Sunday 22 January 2012

Rub a dub dub, three kids in a tub...

There must be a relatively large amount of things a hot bath won't cure, but I can't seem to name any of them offhand.  I remember those far-off days when a good bath was better than anything I can mention  in polite company.  I used to make a ritual of it:  the scented bath salts, gentle foamy water, a good book, candles if I felt like the effort, a face mask on the odd occasion and sometimes even a glass of wine.  I could lie there until the water got cold and my fingers and toes more resembled prunes than anything human.  Upon which I would simply top up the hot water by turning on the tap with my toes, and was good to go for at least another hour.  Then I would wander into my room and flop down into my bed, blissfully relaxed and ready to sleep a full nine-hour night.
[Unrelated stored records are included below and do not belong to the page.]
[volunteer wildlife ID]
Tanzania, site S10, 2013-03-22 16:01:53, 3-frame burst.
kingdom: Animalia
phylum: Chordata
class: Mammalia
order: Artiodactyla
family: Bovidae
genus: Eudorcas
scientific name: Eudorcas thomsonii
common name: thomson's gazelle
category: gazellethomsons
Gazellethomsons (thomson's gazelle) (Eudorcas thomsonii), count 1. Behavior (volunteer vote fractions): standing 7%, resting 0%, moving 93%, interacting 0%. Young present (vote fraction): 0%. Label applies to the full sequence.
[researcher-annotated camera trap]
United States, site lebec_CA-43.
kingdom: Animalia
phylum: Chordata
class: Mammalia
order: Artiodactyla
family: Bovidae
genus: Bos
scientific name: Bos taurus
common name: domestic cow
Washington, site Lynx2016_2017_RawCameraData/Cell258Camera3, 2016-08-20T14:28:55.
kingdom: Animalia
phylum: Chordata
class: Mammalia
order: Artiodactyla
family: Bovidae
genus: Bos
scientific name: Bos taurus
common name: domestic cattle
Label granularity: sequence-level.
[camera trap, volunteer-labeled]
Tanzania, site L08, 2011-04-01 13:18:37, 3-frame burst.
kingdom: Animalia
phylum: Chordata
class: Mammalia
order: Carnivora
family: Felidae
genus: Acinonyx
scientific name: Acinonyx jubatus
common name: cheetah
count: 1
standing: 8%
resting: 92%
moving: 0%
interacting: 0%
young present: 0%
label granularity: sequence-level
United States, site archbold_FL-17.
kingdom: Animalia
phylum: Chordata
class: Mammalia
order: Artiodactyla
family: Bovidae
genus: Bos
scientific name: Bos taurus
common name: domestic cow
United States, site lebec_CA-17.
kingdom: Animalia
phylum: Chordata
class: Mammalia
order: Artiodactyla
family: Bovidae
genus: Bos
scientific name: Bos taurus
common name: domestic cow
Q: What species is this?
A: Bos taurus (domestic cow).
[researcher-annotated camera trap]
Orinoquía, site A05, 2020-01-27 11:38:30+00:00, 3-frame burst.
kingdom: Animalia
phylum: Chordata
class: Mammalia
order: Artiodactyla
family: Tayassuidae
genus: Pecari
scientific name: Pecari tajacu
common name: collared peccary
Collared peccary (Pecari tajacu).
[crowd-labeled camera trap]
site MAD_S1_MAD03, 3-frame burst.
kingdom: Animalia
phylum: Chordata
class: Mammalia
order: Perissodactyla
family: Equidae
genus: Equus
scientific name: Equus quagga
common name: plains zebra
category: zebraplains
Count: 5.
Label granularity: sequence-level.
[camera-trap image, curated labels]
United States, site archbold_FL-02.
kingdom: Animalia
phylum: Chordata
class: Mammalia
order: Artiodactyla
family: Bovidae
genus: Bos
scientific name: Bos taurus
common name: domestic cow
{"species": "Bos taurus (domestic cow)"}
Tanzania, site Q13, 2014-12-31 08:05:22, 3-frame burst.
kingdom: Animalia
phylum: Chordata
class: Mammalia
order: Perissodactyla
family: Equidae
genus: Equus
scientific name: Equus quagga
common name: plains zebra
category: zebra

Boy, are those days gone!  Our bath is huge, and when the boys were little, we decided it would be better to have a bath all at the same time, and thereby all get clean, but also spend some quality skin-on-skin time with the little ones (as was fervently recommended by our midwife at the time).  The boys grew, and then Little Miss Snoopy joined us, and an already full bath became even more crowded.  And so wild!  The boys and Little Miss Snoopy are really not into the whole "quiet, relaxing bath" thing.  The bathtub always has to have at least a fleet of ships, as well as several assorted cars, most of whose sharp bits I manage to sit on at some stage during the bathing process (I am never totally sure whether it is only the kids who put these into the bath - the Sweetpea seems to derive an inordinate amount of pleasure from their presence in the tub too - hmmm, suspicious that...).  The bath is a hive of frenzied activity, with various vehicles going to the rescue along the edge of the bath, or driving up various human appendages like arms and legs.  Water sloshes over the whole of the bathroom floor, causing more than one person to inquire whether we have let the bath overflow, because there seems to be water flowing into the bedroom.  The bathmats are always soaked, toilet rolls that dangle close to the tiled floor are always in danger, and clothing left on the floor always ends up damp.


But by far the worst is the range of items to be found in the water at times which were really never intended for co-bathing.  The obvious one  (or should I rather say number two?) has luckily only happened once or twice while we were bathing with the kids, for which I am sincerely grateful.  However, there are less obvious ones that can serve to make a bath no less disgusting, and they are somewhat surprising.  I cannot quite describe how dreadful it was to bath in a tub of water that has also been used as a swimming pool for a bread roll.  All the bits of bread broke up, and it was almost as though the miracle of the five loaves had happened right there in the tub - there seemed to be enough bread floating around in there to feed all the five thousand.  I cannot quite describe what it feels like to have a bath in that glutinous, ticklish mass of bread dough.  


Another winner of the Worst Bath Ever prize was when someone decided that it would be a good idea to see what would happen if a toilet roll was thrown into the water.  As an experiment, it was probably a good one - I for one would certainly never have predicted that the paper would break up into so many small, and impossible to remove, pieces of floating debris.  In the toilet it seems to stay in single, easily flushed bits. Not so in the bath - it took simply ages to remove all of it.   




Battlefield Bath it may be:  the quiet baths are a thing of the past. And when these little ones have grown up, and are too old to be in the bath with us anymore, I will probably give anything just to have one more bath with them again - even if it is a Bread-roll Bath.  

Hmmm, on second thoughts, maybe not!